Harold has seen this cruel rhyme and heard the people of Liberty call him names such as Whitey, Maggot, and Harold the Ghost so often that he has accepted it all as true. How do other people’s perceptions of Harold affect his perception of himself? How do others’ perceptions of you affect the way you look upon yourself?
5. The Gypsy Magda asks Harold, “If you think that you are less than them, can you blame them for thinking they are better?” Discuss the meaning of her question. When does Harold begin to see himself clearly? How has society tried to justify its treatment of minorities, foreigners, and others who don’t fit into the conventional models of the community?
6. Harold struggles to exist between two competing worlds: the world of the sideshow performers and the world of the “normal” people. Teens are
often faced with a similar dilemma: family versus friends or one group of friends versus another. How would you manage these choices without alienating one group or the other?
7. “The morning clouds were thick toward the west. Blue and black, smeared with yellow, they made the sky look bruised and battered.”
There are beautiful descriptive passages throughout the novel. Read aloud your favorite of these lyrical passages and talk about why you find them so pleasing.
8. Throughout the novel, there are characters, events, and places that are symbols for ideas: the circus, the Cannibal King, the Oregon Trail, and the storm, to name a few. What does each of these metaphors represent?
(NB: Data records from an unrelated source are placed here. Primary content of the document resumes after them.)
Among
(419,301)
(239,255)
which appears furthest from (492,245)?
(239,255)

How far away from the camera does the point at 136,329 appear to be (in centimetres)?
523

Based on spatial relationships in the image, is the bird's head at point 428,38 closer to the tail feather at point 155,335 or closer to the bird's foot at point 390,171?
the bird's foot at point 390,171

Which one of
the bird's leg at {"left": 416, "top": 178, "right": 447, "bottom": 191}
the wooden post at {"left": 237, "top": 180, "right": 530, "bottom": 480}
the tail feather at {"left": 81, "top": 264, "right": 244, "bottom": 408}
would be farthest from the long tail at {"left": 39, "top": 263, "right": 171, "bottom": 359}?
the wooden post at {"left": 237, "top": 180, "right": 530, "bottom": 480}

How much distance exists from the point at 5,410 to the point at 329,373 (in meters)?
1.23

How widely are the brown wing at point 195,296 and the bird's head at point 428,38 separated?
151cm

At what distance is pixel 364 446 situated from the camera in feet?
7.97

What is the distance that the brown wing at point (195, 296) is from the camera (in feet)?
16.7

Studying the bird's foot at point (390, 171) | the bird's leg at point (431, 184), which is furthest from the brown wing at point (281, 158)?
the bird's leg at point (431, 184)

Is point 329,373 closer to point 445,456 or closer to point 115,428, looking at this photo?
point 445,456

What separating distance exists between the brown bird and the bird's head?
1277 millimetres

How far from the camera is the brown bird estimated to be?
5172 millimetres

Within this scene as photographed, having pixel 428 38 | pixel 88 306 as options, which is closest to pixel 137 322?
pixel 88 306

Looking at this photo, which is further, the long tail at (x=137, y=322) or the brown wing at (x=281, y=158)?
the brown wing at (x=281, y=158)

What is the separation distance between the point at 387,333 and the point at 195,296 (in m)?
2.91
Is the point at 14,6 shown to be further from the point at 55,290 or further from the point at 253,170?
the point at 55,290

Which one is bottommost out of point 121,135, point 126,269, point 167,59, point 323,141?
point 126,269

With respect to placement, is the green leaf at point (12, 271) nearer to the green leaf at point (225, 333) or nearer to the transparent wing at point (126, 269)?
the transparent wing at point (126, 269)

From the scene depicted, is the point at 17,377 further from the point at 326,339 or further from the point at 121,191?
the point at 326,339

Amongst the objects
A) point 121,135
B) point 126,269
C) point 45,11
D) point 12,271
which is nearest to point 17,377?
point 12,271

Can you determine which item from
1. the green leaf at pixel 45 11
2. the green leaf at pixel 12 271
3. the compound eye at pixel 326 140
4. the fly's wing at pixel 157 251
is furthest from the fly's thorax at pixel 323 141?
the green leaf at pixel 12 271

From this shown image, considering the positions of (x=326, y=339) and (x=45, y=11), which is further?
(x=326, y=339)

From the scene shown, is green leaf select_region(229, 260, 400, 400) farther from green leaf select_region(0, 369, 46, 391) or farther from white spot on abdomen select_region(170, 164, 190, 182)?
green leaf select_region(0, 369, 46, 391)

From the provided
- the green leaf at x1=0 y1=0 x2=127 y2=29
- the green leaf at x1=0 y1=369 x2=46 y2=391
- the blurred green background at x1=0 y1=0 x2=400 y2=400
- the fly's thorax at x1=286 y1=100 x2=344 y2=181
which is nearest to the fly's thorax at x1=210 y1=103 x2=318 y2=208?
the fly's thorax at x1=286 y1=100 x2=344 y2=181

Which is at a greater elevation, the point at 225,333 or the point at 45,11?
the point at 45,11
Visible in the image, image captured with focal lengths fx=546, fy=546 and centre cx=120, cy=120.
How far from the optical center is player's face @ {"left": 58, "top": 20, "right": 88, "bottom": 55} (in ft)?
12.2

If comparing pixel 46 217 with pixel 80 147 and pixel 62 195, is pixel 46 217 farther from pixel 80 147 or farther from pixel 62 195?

9. Whenever Harold feels threatened, he closes his eyes tightly and chants silently to himself, “No one can see me, no one can hurt me. The words that they say cannot harm me.” Harold’s belief in his own invisibility defines his sense of being an alien. Many teens share these feelings of being an outsider. How have you experienced these feelings? How do you deal with them?
10. At first Harold thinks Samuel is the ugliest thing he has ever seen. Yet when Harold stares into Samuel’s eyes he sees something other than ugliness. Samuel and Tina carry the message that a person’s self-worth is determined by what is inside, not by physical appearance. But every message from the media today seems to be that your physical appearance is the only important thing. Where do you stand on this issue? Talk about the instances in the novel where the sideshow performers show their goodness. In which instances in the novel do the “normal” people show their lack of humanity?
11. “Beware the ones with unnatural charm. And the beast that feeds with its tail… . A wild man’s meek and a dark one’s pale. And there comes a monstrous harm.”
This is one of Gypsy Magda’s prophecies in the novel. What are some of the others? What do her prophecies mean? Do they come true?